Copy the lines below word for word, starting at the line that contains "Rank these objects" and ending at the line that contains "Answer: the point", both lines included.

=-=-=-=-=

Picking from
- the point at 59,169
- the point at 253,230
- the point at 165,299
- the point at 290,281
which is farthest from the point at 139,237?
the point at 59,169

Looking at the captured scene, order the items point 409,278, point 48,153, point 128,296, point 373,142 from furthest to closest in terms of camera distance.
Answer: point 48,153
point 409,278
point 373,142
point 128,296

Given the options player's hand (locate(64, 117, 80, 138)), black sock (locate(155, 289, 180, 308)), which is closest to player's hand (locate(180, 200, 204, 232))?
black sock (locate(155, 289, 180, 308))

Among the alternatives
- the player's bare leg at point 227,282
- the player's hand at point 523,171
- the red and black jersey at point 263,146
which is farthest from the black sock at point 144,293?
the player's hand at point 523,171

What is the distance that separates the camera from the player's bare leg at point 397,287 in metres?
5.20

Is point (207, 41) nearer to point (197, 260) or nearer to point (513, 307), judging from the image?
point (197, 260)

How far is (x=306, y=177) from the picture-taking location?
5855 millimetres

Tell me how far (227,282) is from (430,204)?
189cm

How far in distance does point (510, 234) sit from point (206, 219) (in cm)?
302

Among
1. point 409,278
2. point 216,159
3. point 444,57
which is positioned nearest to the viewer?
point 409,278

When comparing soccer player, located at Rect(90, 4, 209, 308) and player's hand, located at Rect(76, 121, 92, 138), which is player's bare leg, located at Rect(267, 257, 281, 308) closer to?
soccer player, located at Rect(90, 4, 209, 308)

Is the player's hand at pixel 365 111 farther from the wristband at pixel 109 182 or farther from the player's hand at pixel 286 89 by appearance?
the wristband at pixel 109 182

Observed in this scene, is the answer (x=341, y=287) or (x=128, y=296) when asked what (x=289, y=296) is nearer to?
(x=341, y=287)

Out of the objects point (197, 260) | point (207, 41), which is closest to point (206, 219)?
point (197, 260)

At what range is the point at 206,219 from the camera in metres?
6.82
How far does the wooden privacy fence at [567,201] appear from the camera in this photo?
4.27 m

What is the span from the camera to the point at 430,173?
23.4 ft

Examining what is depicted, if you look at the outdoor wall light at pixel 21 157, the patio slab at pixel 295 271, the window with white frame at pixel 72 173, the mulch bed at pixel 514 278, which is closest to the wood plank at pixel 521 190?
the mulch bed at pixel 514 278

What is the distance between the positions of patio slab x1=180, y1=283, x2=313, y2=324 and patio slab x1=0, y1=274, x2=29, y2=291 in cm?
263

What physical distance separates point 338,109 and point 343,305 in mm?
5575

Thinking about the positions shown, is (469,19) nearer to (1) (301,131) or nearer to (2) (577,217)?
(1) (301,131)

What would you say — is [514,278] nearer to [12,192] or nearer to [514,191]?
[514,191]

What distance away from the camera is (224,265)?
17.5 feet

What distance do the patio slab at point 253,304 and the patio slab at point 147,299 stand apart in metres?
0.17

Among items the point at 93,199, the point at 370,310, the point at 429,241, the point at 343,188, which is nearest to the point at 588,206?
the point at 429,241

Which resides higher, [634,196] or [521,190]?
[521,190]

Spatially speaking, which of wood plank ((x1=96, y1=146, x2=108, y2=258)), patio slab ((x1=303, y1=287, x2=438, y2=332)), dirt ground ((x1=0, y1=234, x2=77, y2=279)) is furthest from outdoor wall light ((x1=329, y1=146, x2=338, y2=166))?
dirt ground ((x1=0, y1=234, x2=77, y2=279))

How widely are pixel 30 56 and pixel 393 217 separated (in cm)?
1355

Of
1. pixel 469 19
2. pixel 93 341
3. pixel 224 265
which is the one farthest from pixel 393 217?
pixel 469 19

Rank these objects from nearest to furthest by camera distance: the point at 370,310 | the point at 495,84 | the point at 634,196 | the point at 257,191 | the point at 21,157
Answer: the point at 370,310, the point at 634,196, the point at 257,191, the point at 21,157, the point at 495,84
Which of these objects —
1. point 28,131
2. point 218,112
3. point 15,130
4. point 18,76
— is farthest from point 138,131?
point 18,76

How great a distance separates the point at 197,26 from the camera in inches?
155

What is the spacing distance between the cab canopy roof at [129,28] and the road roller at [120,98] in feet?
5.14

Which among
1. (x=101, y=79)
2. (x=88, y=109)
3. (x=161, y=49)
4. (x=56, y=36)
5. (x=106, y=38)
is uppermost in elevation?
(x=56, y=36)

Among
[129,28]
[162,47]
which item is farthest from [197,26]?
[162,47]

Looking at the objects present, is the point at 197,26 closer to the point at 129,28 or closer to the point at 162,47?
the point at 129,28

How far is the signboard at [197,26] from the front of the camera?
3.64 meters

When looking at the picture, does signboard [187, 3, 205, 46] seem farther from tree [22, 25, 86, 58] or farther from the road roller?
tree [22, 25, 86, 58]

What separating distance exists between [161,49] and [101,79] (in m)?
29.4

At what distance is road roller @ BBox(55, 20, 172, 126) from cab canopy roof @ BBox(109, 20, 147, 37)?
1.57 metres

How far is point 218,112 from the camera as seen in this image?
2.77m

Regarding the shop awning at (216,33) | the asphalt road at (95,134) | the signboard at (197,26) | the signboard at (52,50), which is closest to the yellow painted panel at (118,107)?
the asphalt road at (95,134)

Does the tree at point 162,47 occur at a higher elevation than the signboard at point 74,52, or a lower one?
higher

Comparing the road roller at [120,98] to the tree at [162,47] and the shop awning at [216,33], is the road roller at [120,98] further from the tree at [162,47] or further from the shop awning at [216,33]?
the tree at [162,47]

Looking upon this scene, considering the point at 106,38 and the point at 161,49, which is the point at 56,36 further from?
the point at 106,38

=-=-=-=-=

**FULL ANSWER**
Rank these objects from nearest to furthest by camera distance: the point at 370,310 | the point at 495,84 | the point at 634,196 | the point at 257,191 | the point at 21,157
Answer: the point at 370,310, the point at 634,196, the point at 257,191, the point at 21,157, the point at 495,84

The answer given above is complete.